On Saturday, a suicide bomber detonated an ambulance loaded with explosives in a busy commercial area near the former Interior Ministry building and a facility of the National Directorate of Security (NDS), in an attack claimed by the Taliban.
Wahidullah Majroh, spokesperson of the Ministry of Public Health, said in a press conference that the wounded include nine women and 182 men – most of them still admitted in hospitals in Kabul – raising the number of injured from the 158 reported on Saturday.
“Although the number of victims was high, we had enough blood in our blood banks and hospitals in the city to donate to the victims,” said Majroh.

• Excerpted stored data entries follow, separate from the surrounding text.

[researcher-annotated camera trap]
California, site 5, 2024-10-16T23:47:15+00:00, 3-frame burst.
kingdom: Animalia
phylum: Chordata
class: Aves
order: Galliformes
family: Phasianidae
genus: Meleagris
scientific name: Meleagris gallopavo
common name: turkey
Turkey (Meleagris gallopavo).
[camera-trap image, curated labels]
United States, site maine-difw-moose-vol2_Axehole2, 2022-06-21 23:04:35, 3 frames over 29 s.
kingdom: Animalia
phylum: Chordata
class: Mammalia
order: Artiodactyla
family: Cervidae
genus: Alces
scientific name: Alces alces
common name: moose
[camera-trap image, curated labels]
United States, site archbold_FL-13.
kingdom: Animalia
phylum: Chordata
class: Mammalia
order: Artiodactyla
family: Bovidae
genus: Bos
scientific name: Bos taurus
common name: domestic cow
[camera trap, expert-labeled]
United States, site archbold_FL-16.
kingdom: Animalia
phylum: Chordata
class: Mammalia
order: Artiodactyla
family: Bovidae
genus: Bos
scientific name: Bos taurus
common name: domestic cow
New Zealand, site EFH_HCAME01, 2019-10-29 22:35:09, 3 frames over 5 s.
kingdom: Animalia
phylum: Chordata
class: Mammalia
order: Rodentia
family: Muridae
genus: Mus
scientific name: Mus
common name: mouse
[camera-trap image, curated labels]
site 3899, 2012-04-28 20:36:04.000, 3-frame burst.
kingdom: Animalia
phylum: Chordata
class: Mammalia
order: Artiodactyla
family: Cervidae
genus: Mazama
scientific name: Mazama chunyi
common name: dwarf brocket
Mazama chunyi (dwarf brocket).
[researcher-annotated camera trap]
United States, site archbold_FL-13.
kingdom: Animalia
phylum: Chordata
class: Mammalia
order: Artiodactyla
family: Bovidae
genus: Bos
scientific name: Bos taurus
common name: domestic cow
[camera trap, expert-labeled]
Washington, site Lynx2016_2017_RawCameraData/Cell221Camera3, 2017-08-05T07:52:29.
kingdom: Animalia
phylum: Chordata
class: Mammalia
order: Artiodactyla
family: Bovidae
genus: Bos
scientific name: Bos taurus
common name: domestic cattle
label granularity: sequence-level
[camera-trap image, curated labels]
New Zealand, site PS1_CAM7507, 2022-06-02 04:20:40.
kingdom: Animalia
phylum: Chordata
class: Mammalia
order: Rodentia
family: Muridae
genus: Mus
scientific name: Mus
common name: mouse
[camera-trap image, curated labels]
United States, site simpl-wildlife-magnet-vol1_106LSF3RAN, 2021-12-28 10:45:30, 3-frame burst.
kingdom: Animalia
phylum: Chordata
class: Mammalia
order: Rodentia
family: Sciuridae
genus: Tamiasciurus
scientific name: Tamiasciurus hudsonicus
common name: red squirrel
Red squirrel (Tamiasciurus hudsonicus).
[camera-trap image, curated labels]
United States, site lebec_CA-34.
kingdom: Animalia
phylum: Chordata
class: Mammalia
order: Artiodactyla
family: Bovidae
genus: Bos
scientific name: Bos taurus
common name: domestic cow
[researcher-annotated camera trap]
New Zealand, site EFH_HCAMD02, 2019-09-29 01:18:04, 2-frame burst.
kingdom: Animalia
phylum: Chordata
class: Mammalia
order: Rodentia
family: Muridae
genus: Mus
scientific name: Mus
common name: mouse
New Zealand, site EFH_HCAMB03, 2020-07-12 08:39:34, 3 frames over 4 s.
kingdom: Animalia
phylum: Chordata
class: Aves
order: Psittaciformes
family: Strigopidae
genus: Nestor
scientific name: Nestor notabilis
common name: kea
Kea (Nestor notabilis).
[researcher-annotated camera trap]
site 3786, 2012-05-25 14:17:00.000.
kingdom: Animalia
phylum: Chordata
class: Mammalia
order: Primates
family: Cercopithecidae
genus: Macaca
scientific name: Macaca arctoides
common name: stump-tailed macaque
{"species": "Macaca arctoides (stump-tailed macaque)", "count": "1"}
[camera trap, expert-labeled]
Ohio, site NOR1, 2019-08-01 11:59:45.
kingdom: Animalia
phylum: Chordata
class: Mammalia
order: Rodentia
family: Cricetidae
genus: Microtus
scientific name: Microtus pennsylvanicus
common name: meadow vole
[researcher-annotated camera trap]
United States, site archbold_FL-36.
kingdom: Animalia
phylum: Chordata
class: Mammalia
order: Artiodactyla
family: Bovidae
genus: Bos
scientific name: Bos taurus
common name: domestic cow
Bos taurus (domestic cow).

“A large number of citizens also rushed to hospitals to donate blood for the victims,” he said, adding that the high number of wounded led to them being admitted to five different hospitals.
According to the spokesperson, the Jamhuriat hospital – situated nearby and allegedly the place where the ambulance laden with explosives departed from – was also damaged in the explosion.
“The exact damage to the Jamhuriat hospital is yet to be determined, but most of the medical equipment in the emergency Ward of the hospital was damaged and nearly all glasses and windows were shattered,” Majroh said.
The head of the United Nations Assistance Mission in Afghanistan, Tadamichi Yamamoto, said that the attack was an “atrocity” and added that the use of a vehicle with medical emblems was in violation of international humanitarian law.
The international community has also unequivocally condemned the attack, which comes just a week after another attack against civilians at the Intercontinental Hotel in Kabul, carried out by six Taliban insurgents, killed more than 20 people including 14 foreigners.
In the coming weeks UNAMA is set to release its annual report on civilian casualties in the Afghan conflict in 2017; 3,498 civilians were killed and 7,920 injured in 2016, according to the report.
Although in the first nine months of 2017 the civilian death toll dropped by 6 percent – its first decline since 2012 – the numbers remained quite high with 2,640 dead and 5,379 wounded.